Huffily, Goss held the letters behind his back. "I tell you they are genuine." He picked up his briefcase from the floor, stuffed the papers into it, snapped the fastenings and buckled the straps.
"Ernie, be reasonable." Most of the Alcott Association was standing up, arguing with him. Mary sat in her chair thinking up headlines. (FREE LOVE IN CONCORD, SCANDALOUS DOCUMENTS INVOLVE CONCORD SAGE.)
"At least you'll submit them to some sort of expert opinion before you put them in print," urged Howard Swan. "Someone at the Houghton Library, a handwriting expert, somebody?" He appealed to Homer Kelly, who had come back, wiping his eyes. "Come now, Professor Kelly, give us your opinion."
"My God," said Homer Kelly. "The language, the high-flown tone! O divine divan!" He burst into guffaws again, and slapped his knee.
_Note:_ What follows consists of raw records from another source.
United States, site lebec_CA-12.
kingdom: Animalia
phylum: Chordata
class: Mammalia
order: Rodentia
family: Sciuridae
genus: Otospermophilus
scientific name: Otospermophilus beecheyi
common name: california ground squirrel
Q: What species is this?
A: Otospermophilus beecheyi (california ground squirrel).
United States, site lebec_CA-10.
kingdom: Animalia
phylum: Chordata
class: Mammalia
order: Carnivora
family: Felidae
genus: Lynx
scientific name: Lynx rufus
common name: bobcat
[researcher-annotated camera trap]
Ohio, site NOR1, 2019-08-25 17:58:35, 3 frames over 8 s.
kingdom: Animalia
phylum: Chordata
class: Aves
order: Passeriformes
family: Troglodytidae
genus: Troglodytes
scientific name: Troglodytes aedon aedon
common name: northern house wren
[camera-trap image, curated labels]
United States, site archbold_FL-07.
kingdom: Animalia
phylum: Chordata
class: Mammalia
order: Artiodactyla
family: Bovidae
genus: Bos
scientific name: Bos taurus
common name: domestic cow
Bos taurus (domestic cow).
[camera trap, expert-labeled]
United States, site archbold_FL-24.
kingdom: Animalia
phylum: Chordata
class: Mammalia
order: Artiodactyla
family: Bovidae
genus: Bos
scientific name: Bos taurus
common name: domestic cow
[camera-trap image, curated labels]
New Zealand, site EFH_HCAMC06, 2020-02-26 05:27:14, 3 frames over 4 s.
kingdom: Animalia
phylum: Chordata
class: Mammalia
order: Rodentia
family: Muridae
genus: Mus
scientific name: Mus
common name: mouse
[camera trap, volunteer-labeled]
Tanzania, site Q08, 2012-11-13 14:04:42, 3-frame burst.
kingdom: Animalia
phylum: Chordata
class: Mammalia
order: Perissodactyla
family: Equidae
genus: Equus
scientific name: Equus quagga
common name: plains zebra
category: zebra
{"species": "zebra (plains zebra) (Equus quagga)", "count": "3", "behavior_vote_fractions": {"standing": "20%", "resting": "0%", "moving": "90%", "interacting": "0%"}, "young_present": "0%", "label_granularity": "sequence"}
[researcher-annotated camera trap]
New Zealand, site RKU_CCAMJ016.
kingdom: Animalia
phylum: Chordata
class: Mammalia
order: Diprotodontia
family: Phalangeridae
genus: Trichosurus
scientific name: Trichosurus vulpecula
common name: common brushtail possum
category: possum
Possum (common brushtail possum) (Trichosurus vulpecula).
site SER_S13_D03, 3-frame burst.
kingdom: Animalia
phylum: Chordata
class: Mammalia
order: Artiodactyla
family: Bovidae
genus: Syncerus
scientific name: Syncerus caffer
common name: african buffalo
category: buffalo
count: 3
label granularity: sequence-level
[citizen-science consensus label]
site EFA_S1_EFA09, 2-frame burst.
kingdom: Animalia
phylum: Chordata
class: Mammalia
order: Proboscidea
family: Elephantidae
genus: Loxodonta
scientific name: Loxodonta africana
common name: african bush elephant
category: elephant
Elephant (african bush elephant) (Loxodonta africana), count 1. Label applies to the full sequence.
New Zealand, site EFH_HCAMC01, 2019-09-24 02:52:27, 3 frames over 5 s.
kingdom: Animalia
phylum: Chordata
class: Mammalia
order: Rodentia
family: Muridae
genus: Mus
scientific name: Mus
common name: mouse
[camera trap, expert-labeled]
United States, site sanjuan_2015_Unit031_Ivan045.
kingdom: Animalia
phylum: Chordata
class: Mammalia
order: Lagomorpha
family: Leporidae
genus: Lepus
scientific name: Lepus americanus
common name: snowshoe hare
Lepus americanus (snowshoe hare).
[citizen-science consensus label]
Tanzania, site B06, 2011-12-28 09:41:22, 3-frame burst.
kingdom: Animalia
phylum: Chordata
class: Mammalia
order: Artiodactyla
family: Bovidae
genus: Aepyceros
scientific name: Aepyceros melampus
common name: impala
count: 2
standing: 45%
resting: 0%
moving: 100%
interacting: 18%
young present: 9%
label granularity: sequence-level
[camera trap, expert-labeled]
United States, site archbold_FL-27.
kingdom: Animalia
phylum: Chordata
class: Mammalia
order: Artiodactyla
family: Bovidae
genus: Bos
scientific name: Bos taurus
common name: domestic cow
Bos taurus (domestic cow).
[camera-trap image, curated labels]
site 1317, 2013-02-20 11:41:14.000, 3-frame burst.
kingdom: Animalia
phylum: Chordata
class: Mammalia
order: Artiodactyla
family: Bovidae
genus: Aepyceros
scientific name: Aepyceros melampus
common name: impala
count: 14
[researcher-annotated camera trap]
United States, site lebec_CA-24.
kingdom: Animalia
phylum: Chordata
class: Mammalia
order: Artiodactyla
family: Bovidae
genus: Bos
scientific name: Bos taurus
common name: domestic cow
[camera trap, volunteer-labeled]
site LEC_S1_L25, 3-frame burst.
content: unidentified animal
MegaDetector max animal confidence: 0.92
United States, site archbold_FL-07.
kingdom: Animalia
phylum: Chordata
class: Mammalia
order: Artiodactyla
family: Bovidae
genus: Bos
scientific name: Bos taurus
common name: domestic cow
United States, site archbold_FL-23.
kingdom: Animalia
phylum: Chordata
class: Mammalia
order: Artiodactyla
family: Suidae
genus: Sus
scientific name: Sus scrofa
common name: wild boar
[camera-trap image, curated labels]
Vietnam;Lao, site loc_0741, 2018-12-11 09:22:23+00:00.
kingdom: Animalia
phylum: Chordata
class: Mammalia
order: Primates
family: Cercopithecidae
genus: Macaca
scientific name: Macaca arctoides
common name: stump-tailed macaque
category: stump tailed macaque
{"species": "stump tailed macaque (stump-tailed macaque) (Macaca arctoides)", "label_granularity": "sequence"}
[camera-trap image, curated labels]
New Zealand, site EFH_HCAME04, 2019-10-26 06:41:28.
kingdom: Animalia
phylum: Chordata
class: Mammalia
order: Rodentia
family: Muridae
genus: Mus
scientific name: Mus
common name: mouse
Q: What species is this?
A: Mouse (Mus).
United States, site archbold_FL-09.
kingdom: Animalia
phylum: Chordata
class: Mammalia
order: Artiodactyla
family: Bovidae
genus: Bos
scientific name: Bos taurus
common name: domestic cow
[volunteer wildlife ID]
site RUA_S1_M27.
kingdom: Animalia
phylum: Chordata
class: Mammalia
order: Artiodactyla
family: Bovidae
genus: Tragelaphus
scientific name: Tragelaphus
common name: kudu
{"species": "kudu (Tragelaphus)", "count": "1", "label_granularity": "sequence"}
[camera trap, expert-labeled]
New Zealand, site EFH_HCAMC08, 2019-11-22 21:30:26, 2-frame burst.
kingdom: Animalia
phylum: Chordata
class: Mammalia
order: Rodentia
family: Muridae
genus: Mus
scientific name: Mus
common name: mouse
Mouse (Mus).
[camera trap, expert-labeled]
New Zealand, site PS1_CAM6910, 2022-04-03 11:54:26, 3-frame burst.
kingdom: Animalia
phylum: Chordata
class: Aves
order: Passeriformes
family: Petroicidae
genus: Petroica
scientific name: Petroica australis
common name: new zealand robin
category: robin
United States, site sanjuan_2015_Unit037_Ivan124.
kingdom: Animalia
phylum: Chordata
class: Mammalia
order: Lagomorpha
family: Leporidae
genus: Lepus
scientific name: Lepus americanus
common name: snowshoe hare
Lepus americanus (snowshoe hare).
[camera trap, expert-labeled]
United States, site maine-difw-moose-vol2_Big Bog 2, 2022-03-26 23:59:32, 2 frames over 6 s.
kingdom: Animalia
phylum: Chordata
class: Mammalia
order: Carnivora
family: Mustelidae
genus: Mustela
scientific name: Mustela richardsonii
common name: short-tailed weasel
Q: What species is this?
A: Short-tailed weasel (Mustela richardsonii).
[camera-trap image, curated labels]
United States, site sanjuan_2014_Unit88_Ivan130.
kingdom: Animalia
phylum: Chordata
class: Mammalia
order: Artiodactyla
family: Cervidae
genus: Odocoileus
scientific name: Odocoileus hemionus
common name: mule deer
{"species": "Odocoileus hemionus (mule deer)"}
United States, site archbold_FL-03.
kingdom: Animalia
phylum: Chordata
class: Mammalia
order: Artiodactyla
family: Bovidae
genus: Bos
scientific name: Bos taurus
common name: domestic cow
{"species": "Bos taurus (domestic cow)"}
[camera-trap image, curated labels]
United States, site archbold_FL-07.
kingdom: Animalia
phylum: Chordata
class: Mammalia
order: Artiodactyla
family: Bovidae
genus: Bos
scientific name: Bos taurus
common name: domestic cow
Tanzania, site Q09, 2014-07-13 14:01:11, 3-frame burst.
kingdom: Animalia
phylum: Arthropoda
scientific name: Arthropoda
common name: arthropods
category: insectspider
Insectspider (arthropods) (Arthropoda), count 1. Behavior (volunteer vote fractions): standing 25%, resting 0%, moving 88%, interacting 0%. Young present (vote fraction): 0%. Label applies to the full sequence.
Howard Swan made a gesture of annoyance, and started to shout. He was angry, very angry. And then suddenly the whole room was in an uproar. Teddy Staples had had enough. What was needed was a-a-action. He walked up to Ernie and snatched at his briefcase. It was an old one, and one end of the handle came off in his hand. Ernie jerked it away again. "You can't do it, Ernie!" yelled Teddy. He attached himself to one of the straps and yanked on it with all his might. Alice Herpitude pitched in. She put her arms around Teddy's waist, dug her heels in the rug and pulled. It was a tug of war. But then the other end of the handle broke, the rug went swoop and the briefcase socked Teddy in the jaw. He went reeling back on Miss Herpitude, who staggered to the rear, bristling with Teddy's popped staples. She sat down on old Mr. Pusey, who woke up and barked. Ernest Goss fell backward into the piano again, fortissimo. He regained his balance with an E-flat chord and lunged at Teddy. Teddy was half-stunned, and without too much trouble Ernie extricated his briefcase from Teddy's limp fingers and scrambled out of the house. Howard Swan hurried out after him. The meeting broke up in a shambles.
*6*
Hosmer is overhauling a vast heap of manure in the rear of his barn, turning the ice within it up to the light; yet he asks despairingly what life is for. —Henry Thoreau
Spring seemed grudgingly held behind Winter's back. Mary woke up on Saturday to a world of Venetian glass. The temperature had hovered around 32 for a week, and the rain had frozen in a crystal casing on everything. The least twig of every tree was reproduced in ice. Instead of flinging out their arms in the irregular wild gesture Mary loved, the tall pines across Barrett's Mill Road drooped their heavily burdened branches. The river below Tom's fields was buckled and pock-marked, useless for skating. The driving was a scandal. But the ground was beginning to soften up under the frozen slush, and Tom, anxious to get his corn and cabbages in at the earliest possible moment, was spending his days in the tractor shed taking his machines apart. He was the kind of mechanic who usually had his vehicles dismembered when they were most needed, and both his wife and his mother had nagged him into an orgy of greasy diagnosis and surgery. Around eleven o'clock the Goss brothers stopped by to talk to him, firming up plans for the April 19th celebration. Mary picked up Owen's youngest boy, Freddy, and slid across the road to the tractor shed with a thermos of coffee. "Don't let him stop working while he talks," said Gwen.